Chuck Charnichart is an American restaurateur and pitmaster.

== Early life and education ==
Charnichart's parents, Bethoven and Francisca Charnichart, emigrated from San Luis Potosí, Mexico, to Brownsville, Texas in 1997. Her father was a restaurant cook on South Padre Island. Charnichart was their first child born in the US. She has three siblings. The family lived in a trailer park. She worked at a Taco Bell.

Charnichart attended the University of Texas at Austin, where she studied marketing. She first tasted Central Texas-style smoked brisket while in Austin.

== Career ==
While in college Charnichart worked front of house at Franklin Barbecue. While studying abroad in Norway she worked in an Oslo smokeless barbecue restaurant. When she returned from Norway, she worked at Fort Worth's Goldee's Barbecue, which in 2021 was named the state's best barbecue restaurant by Texas Monthly; owner and pitmaster Jonny White became a mentor. When White temporarily closed Goldee's while on vacation, he offered her the opportunity to use the space for a concept of her own, and she created a pop-up version of her vision for Barbs B Q.

Charnichart is the pitmaster of Barbs B Q in Lockhart, Texas, which she opened with partners in 2023. In 2026, Charnichart moved to Greenpoint, Brooklyn to open Kirbee's in a joint venture with White.

== Recognition ==
In 2022, Texas Monthly's taco editor Jose Ralat wrote that Barbs B Q's version of green spaghetti, which Charnichart created based on her mother's recipe, "might be the single best dish I ate all year". The restaurant was named one of the twelve best new restaurants in the U.S. by Eater in 2023. In 2023 Garden & Gun called her "arguably the top brisket cook working in Texas today".

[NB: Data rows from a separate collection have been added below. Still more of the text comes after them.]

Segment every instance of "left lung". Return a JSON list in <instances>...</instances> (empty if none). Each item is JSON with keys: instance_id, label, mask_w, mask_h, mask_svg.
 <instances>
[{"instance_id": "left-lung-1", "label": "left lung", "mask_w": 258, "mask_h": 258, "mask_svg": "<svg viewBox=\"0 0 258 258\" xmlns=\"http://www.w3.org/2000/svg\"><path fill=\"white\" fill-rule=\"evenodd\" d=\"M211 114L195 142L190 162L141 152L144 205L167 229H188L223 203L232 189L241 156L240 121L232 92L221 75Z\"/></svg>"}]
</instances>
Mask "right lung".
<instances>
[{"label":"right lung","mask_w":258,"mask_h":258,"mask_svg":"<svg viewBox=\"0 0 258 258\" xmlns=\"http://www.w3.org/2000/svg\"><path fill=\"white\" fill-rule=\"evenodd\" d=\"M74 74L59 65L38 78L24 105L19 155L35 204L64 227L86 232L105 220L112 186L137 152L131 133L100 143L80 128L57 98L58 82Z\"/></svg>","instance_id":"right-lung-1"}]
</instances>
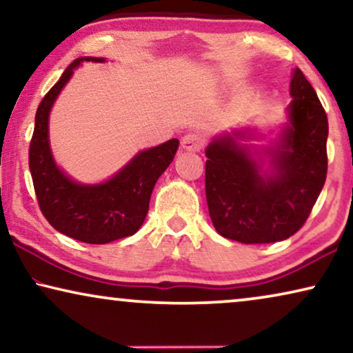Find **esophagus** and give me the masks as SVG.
Returning a JSON list of instances; mask_svg holds the SVG:
<instances>
[{"instance_id":"1","label":"esophagus","mask_w":353,"mask_h":353,"mask_svg":"<svg viewBox=\"0 0 353 353\" xmlns=\"http://www.w3.org/2000/svg\"><path fill=\"white\" fill-rule=\"evenodd\" d=\"M205 139L199 133H188L181 139V146L186 151H201L204 148Z\"/></svg>"}]
</instances>
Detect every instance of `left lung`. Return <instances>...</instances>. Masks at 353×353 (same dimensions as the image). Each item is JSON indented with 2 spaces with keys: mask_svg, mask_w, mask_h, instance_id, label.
<instances>
[{
  "mask_svg": "<svg viewBox=\"0 0 353 353\" xmlns=\"http://www.w3.org/2000/svg\"><path fill=\"white\" fill-rule=\"evenodd\" d=\"M289 125L273 151V175L236 144L214 139L205 149V197L215 230L243 244L288 239L305 223L327 173V117L301 69L291 80ZM234 137L239 138V133Z\"/></svg>",
  "mask_w": 353,
  "mask_h": 353,
  "instance_id": "obj_1",
  "label": "left lung"
}]
</instances>
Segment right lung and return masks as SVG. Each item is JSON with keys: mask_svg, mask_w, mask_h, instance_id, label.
I'll return each instance as SVG.
<instances>
[{"mask_svg": "<svg viewBox=\"0 0 353 353\" xmlns=\"http://www.w3.org/2000/svg\"><path fill=\"white\" fill-rule=\"evenodd\" d=\"M81 61L103 62V57L75 59L59 81L45 94L35 115L28 167L41 214L59 233L88 244H105L127 238L146 219L154 185L175 157L178 139L139 152L114 178L85 186L67 178L52 161L48 141V117L52 103Z\"/></svg>", "mask_w": 353, "mask_h": 353, "instance_id": "obj_1", "label": "right lung"}]
</instances>
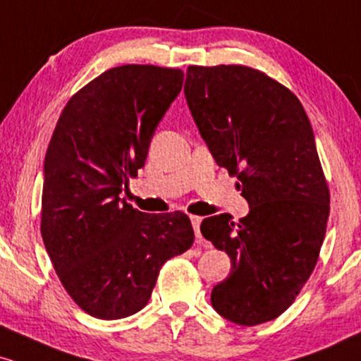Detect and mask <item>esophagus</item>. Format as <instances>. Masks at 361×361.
I'll return each mask as SVG.
<instances>
[{
	"label": "esophagus",
	"mask_w": 361,
	"mask_h": 361,
	"mask_svg": "<svg viewBox=\"0 0 361 361\" xmlns=\"http://www.w3.org/2000/svg\"><path fill=\"white\" fill-rule=\"evenodd\" d=\"M190 221H192V226H193L195 235H197V241L200 243V241H202V234H200V224H202V217H197V215H192V217H190Z\"/></svg>",
	"instance_id": "esophagus-1"
}]
</instances>
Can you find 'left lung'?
<instances>
[{"mask_svg": "<svg viewBox=\"0 0 361 361\" xmlns=\"http://www.w3.org/2000/svg\"><path fill=\"white\" fill-rule=\"evenodd\" d=\"M185 98L215 163L238 176L250 205L238 224L221 214L200 226L231 258L212 307L239 326L271 321L309 280L329 217L307 114L292 91L246 66H190Z\"/></svg>", "mask_w": 361, "mask_h": 361, "instance_id": "obj_1", "label": "left lung"}]
</instances>
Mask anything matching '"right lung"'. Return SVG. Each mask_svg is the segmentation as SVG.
Wrapping results in <instances>:
<instances>
[{
  "instance_id": "obj_1",
  "label": "right lung",
  "mask_w": 361,
  "mask_h": 361,
  "mask_svg": "<svg viewBox=\"0 0 361 361\" xmlns=\"http://www.w3.org/2000/svg\"><path fill=\"white\" fill-rule=\"evenodd\" d=\"M181 85L180 69H109L68 102L49 142L40 233L66 292L97 319L146 307L161 267L193 244L188 215L120 198Z\"/></svg>"
}]
</instances>
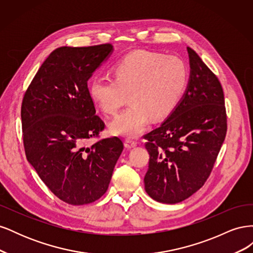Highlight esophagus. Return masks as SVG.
I'll use <instances>...</instances> for the list:
<instances>
[{
  "mask_svg": "<svg viewBox=\"0 0 253 253\" xmlns=\"http://www.w3.org/2000/svg\"><path fill=\"white\" fill-rule=\"evenodd\" d=\"M125 145H126V148H128V149L135 148L136 145H137V141L134 140V139H132V138H126V139L125 140Z\"/></svg>",
  "mask_w": 253,
  "mask_h": 253,
  "instance_id": "34e87169",
  "label": "esophagus"
}]
</instances>
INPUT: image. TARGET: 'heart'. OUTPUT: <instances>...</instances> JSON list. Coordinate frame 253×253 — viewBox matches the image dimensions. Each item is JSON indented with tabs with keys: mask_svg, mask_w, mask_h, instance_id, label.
<instances>
[{
	"mask_svg": "<svg viewBox=\"0 0 253 253\" xmlns=\"http://www.w3.org/2000/svg\"><path fill=\"white\" fill-rule=\"evenodd\" d=\"M114 79L95 77L88 93L106 115L114 116L128 99L131 105L115 118L111 132L136 137L153 120L167 118L177 106L188 82V68L177 56L134 51L113 67Z\"/></svg>",
	"mask_w": 253,
	"mask_h": 253,
	"instance_id": "heart-1",
	"label": "heart"
}]
</instances>
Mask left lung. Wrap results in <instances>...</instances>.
Returning a JSON list of instances; mask_svg holds the SVG:
<instances>
[{"label": "left lung", "mask_w": 253, "mask_h": 253, "mask_svg": "<svg viewBox=\"0 0 253 253\" xmlns=\"http://www.w3.org/2000/svg\"><path fill=\"white\" fill-rule=\"evenodd\" d=\"M187 49L191 72L185 95L162 126L143 136L150 154L144 189L164 204L180 203L204 186L227 133L221 84L200 56Z\"/></svg>", "instance_id": "8db88e82"}]
</instances>
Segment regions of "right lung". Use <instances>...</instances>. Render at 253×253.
<instances>
[{"label":"right lung","instance_id":"1","mask_svg":"<svg viewBox=\"0 0 253 253\" xmlns=\"http://www.w3.org/2000/svg\"><path fill=\"white\" fill-rule=\"evenodd\" d=\"M112 51L110 43L55 49L23 97L26 158L47 188L66 204L81 206L99 200L109 188L124 150L118 137L84 147L105 126L96 115L87 81Z\"/></svg>","mask_w":253,"mask_h":253}]
</instances>
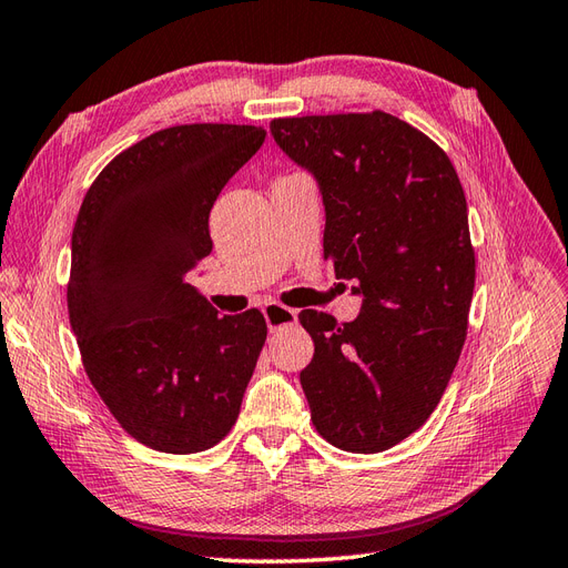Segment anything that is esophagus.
Masks as SVG:
<instances>
[{
    "label": "esophagus",
    "mask_w": 568,
    "mask_h": 568,
    "mask_svg": "<svg viewBox=\"0 0 568 568\" xmlns=\"http://www.w3.org/2000/svg\"><path fill=\"white\" fill-rule=\"evenodd\" d=\"M261 312H264L266 324H268V328H271L273 333L297 324V312L285 307V304H281V302H266L264 310H261Z\"/></svg>",
    "instance_id": "esophagus-1"
}]
</instances>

In 2024 Bon Appetit named Charnichart their 2024 "Chef of the Moment", saying she was "reshaping barbecue". In 2024, Barbs B Q was named one of the best new restaurants of 2024 by Bon Appétit one of the best restaurants in the country by The New York Times, and was a semifinalist in the Best New Restaurant category of the James Beard Foundation Awards.